We’ve been running Make for about two years now, and it’s been solid for basic stuff. But lately we’ve added Claude, GPT-4, and Gemini to different parts of our workflow because each service needed its own subscription and API key setup. I just realized we’re paying for three separate AI platform subscriptions on top of Make, and honestly, I have no idea what our actual monthly spend is anymore.
I was reading about how some platforms consolidate access to multiple AI models under one subscription, and it got me thinking—are we just bleeding money by managing API keys across five different services? We’re small enough that we should care about this, but large enough that the complexity is starting to hurt.
Has anyone actually calculated what you’re spending when you stop managing separate AI subscriptions and move everything under one unified access model? I’m trying to figure out if consolidation would actually move the needle on our costs or if I’m just overthinking this.
Yeah, I’ve been through this exact mess. We had Claude running through one vendor, GPT through OpenAI directly, and then we were using a separate service just for image generation. When we looked at it, we were paying something like $500/month across three platforms, plus the overhead of integrating them all into Make.
What actually helped was consolidating into a single platform that handles multiple models.
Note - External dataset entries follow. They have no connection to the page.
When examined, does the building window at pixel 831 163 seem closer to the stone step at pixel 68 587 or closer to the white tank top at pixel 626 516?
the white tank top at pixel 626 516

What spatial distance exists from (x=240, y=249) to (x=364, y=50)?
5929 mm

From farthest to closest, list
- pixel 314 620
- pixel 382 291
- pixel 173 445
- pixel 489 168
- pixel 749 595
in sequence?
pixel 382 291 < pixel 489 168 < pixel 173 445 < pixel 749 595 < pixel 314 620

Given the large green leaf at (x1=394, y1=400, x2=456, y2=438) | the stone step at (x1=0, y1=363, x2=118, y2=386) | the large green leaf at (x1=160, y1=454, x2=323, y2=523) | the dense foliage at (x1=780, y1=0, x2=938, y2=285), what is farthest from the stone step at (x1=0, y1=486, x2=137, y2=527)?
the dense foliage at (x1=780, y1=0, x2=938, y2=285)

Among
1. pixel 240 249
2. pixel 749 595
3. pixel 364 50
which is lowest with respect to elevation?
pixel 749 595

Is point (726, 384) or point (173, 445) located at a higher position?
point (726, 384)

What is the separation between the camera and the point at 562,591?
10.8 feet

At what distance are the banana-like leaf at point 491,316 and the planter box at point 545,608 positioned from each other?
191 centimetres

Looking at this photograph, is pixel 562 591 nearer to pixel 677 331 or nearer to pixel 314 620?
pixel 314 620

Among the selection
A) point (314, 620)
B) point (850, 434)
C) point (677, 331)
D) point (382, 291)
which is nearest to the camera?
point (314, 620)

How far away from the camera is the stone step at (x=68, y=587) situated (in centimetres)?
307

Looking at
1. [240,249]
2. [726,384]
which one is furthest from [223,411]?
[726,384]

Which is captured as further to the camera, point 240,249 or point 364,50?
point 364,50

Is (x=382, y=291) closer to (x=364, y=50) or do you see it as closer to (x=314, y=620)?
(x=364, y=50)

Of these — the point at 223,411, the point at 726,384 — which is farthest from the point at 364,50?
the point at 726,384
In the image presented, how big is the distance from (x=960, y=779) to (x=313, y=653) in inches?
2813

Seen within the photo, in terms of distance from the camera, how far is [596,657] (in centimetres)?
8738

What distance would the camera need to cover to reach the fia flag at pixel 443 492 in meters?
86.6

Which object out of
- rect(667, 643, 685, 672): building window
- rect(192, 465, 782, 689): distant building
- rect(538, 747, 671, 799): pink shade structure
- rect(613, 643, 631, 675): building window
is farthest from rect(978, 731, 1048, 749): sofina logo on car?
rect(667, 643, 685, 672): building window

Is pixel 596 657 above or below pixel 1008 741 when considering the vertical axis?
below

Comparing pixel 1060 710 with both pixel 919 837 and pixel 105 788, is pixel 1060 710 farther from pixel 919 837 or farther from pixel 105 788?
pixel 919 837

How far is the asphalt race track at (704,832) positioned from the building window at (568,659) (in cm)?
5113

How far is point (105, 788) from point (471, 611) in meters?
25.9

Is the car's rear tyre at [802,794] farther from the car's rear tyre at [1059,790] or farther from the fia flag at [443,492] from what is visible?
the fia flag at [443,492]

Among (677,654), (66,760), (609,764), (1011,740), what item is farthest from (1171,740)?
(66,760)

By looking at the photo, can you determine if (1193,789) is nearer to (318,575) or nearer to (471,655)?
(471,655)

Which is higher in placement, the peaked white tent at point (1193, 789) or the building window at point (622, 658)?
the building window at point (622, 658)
We cut our AI costs by about 40%, mostly because we weren’t duplicating features and the pricing structure made more sense at scale. But the real win was not having to manage API keys across five different dashboards. That stuff takes time.
The tricky part is that the upfront switch takes a few days. You have to remap your workflows, test everything, make sure your authentication is solid. But if you’re already spending money on multiple subscriptions, the payback is pretty quick—maybe two or three months if you’re serious about consolidation.
I ran into similar issues when we were evaluating automation platforms. The hidden cost of API key management isn’t just the subscriptions themselves—it’s the engineering time spent integrating everything, plus the debugging when a key expires or a rate limit changes across different services.
What changed for us was moving to a platform with unified AI model access. Instead of managing five different integrations, we had one. The cost reduction was real, around 35-45% depending on how heavily we used each model, but the efficiency gain mattered more. When you’re managing multiple AI services through Make, you’re essentially paying a coordination tax. That tax disappears when everything is in one place.
One thing I’d recommend: before you switch, map out your actual usage across all three AI services for a month. See which models you’re actually hitting and which you’re barely touching. That’ll show you exactly where consolidation saves money.
The API key sprawl problem is real, and most companies don’t quantify it properly. You’re not just paying for subscriptions—you’re paying for the operational complexity of managing them. Each integration point is a failure mode.
When we consolidated our AI access, we discovered we were using maybe 60% of what we’d subscribed to across different platforms. The consolidation forced us to be more intentional about which models we actually needed. Our total cost went down about 40% year-over-year, which was meaningful for a team our size.
The math gets clearer when you factor in total cost of ownership. Use Latenode’s pricing model as a comparison point—they charge for execution time, not per operation or per model access. When you do that math against what you’re currently spending on separate subscriptions, the difference becomes obvious pretty quickly.
This is exactly why unified AI access matters. We were juggling OpenAI, Anthropic, and Google APIs separately before—three different subscriptions, three sets of API keys, three integrations to maintain in our automation workflows.
After we moved everything to a single platform that handles 300+ AI models through one subscription, the financial picture changed completely. No more tracking five different billing cycles. No more debugging integrations across separate API providers. One control plane for everything.
The cost difference alone was about 40%, but what really stuck was having everything in one place. Make integrations became simpler because we weren’t orchestrating across multiple AI services anymore. We just pulled the model we needed from the unified set.
If you’re managing multiple AI subscriptions, this is worth testing. The consolidation pays for itself quickly through both direct cost reduction and the time you don’t spend managing keys.